Wavenumber/cm−1	Corresponding Structural Group
520	Symmetric stretching vibration of Si-O in a planar four-membered ring (D1) [30,31,32]
606	Symmetric stretching vibration of Si-O in a planar three-membered ring (D2) [30,31,32]
1050	Asymmetric Si-O stretching vibrations in any Qn unit [22,33,34,35]
1100	Si-O stretching in Q3 units [32,33,34,35]
1150	Si-O stretching in Q4 units [33,34,35]

. For the 70SiO₂·(30 − x) Na₂O·xK₂O glasses, the network is dominated by Q³ and Q⁴ units. Figure 5b–e present the deconvolution results of the high-frequency band using Gaussian fitting, and Figure 6 summarizes the relative area ratios of these structural units as a function of r.

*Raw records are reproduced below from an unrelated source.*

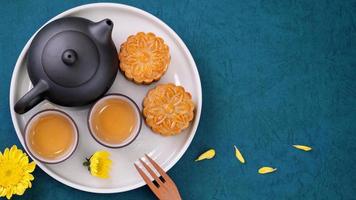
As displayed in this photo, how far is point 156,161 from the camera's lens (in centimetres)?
119

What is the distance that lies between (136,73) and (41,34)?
8.9 inches

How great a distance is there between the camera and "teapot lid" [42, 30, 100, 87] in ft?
3.21

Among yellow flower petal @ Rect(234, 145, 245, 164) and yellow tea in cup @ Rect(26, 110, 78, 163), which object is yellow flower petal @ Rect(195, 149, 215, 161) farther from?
yellow tea in cup @ Rect(26, 110, 78, 163)

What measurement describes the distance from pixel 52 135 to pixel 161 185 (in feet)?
0.92

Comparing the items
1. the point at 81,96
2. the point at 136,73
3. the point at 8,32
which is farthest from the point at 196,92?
the point at 8,32

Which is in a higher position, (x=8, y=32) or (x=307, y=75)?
(x=8, y=32)

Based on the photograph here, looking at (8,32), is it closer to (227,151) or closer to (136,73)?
(136,73)

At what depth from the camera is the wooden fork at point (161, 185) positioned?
1.15 metres

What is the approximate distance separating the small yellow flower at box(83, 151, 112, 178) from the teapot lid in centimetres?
19

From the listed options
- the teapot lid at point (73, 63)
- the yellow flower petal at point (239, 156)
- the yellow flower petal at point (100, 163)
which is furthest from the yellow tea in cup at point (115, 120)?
the yellow flower petal at point (239, 156)

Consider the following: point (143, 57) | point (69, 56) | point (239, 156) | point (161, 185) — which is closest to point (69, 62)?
point (69, 56)

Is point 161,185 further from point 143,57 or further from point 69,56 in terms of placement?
point 69,56

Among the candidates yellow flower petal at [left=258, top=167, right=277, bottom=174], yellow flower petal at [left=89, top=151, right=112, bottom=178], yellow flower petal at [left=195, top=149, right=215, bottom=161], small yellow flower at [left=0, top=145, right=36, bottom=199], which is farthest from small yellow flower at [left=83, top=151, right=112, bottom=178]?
yellow flower petal at [left=258, top=167, right=277, bottom=174]

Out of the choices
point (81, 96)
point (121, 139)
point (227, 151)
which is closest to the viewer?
point (81, 96)
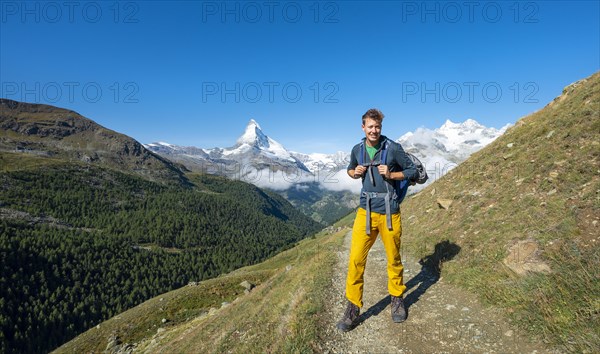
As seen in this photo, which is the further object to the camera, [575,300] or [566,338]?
[575,300]

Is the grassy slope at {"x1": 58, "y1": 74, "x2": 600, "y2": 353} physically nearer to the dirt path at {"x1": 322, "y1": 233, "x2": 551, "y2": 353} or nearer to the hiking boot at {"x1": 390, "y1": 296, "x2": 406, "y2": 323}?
the dirt path at {"x1": 322, "y1": 233, "x2": 551, "y2": 353}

As r increases, the glass network undergoes significant restructuring. At a low K₂O content, the incorporation of K⁺ (larger ionic radius, lower field strength) disrupts the network by destabilizing Si–O–Si bond angles, breaking BO bonds in Q⁴ units and converting them into Q³ units, thereby decreasing the degree of network polymerization. At r = 0.5, the synergistic perturbation from mixed alkali ions maximizes network depolymerization, with Q³ reaching its highest relative proportion (88%). By further increasing the K⁺ content, K⁺ will act as a dominant network modifier, occupying non-bridging oxygen (NBO) sites due to its lower field strength. This promotes BO reformation, increasing Q⁴ content and enhancing the degree of network polymerization, stability, and the mechanical strength of the network.

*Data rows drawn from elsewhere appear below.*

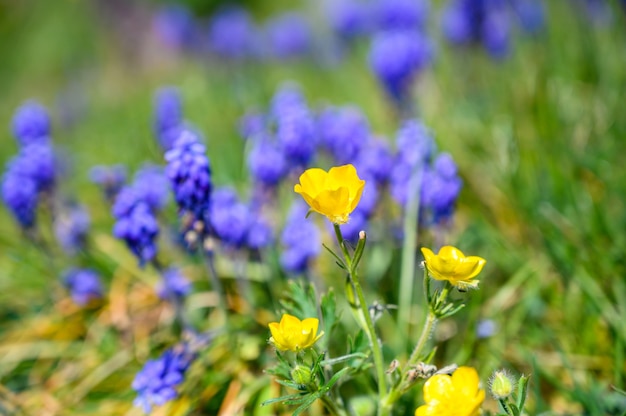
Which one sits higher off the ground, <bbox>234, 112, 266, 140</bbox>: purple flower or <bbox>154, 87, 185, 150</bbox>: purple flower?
<bbox>154, 87, 185, 150</bbox>: purple flower

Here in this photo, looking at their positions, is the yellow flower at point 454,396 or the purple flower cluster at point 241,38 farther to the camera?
the purple flower cluster at point 241,38

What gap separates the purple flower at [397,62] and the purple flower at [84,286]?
7.03 ft

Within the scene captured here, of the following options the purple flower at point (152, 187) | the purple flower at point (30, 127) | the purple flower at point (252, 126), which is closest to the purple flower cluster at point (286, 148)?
the purple flower at point (152, 187)

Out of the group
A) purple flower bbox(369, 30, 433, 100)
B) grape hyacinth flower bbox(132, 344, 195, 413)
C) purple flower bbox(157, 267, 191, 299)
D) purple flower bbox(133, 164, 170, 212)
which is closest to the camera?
grape hyacinth flower bbox(132, 344, 195, 413)

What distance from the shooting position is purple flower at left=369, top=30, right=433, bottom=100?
370 centimetres

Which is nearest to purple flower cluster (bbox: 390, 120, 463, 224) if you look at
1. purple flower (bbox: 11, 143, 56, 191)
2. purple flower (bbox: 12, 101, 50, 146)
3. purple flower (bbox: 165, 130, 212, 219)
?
purple flower (bbox: 165, 130, 212, 219)

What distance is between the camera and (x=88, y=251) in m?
3.30

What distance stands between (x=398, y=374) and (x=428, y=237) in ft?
3.74

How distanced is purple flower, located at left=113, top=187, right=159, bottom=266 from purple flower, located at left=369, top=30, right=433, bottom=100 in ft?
6.59

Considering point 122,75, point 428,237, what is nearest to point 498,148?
point 428,237

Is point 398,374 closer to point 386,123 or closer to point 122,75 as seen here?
point 386,123

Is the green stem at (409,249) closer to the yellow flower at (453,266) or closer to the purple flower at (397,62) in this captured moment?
the yellow flower at (453,266)

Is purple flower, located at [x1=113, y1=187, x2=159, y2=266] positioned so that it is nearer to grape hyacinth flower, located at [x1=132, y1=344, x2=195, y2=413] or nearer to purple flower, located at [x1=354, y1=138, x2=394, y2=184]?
grape hyacinth flower, located at [x1=132, y1=344, x2=195, y2=413]

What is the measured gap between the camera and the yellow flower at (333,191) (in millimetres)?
1479
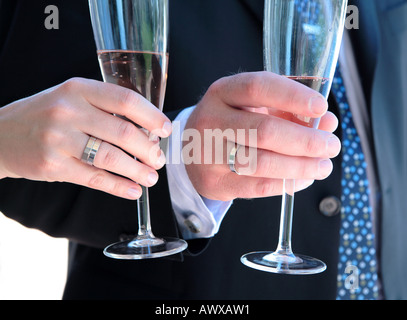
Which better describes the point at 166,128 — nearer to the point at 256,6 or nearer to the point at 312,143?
the point at 312,143

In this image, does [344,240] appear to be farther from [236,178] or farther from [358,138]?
[236,178]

This structural reorganization mechanism explains the nonlinear variation in viscoelastic parameters (e.g., ΔH_Gt). By precisely tuning r, the network topology of clad glass can be optimized to balance formability and dimensional stability. Near r = 0.5, the moderately depolymerized Q³-dominated network ensures sufficient rheological flow during thermoforming while maintaining structural integrity upon cooling, enabling the synergistic control of defects in fiber optic imaging arrays.

4. Conclusions

This study systematically investigates the effects of K₂O substitution for Na₂O on the viscoelastic behavior of silicate glasses by tuning the molar ratio r = [K₂O]/([Na₂O] + [K₂O] (0, 0.25, 0.5, 0.75). The glass transition temperature (T_g), dilatometric softening temperature (T_d), and softening point temperature (T_f) exhibit a distinct “V”-shaped dependence on r, reaching minima at r = 0.5: T_g = 429.2 °C, T_d = 489.3 °C, T_f = 599.2 °C. The coefficient of thermal expansion (CTE) follows an inverse trend, peaking at r = 0.5 (158.63 × 10⁻⁷/°C). This nonlinear evolution highlights the significant regulatory role of the mixed alkali effect on the thermodynamic and mechanical properties of silicate glasses. The trend of ΔH_Gt follows the “V”-shaped behavior observed for T_g, T_d, and T_f; initially decreasing and then increasing with the increasing r. The ΔH_Gt values are 273.45, 174.95, 163.14, and 213.33 kJ/mol, reaching a minimum at r = 0.5. Additionally, when r = 0, ΔH_Gt is approximately 273.45 kJ/mol, consistent with the Na-O bond dissociation energy ((270 ± 4) kJ/mol). As r increases, ΔH_Gt falls below the bond dissociation energies of the Na-O and K-O bonds, indicating that the mixed alkali effect reduces the energy barrier for ion migration and structural rearrangement. Raman spectroscopy further confirms that ΔH_Gt is governed by alkali–oxygen (R-O) bond dynamics rather than the rigid Si-O network. These results provide critical insights into the tailoring of the viscoelastic behavior of multi-alkali silicate glasses through compositional design, enabling optimized thermoforming processes for high-performance fiber optic imaging arrays. In future work, we plan to integrate the prepared sodium–potassium mixed silicate glasses with existing core and absorber glasses to fabricate an optical fiber imaging array. This will allow us to investigate the influence of viscoelastic compatibility among glass components on the performance of the optical fiber imaging array, thereby further enhancing its imaging quality and improving the overall performance of night vision and detection devices.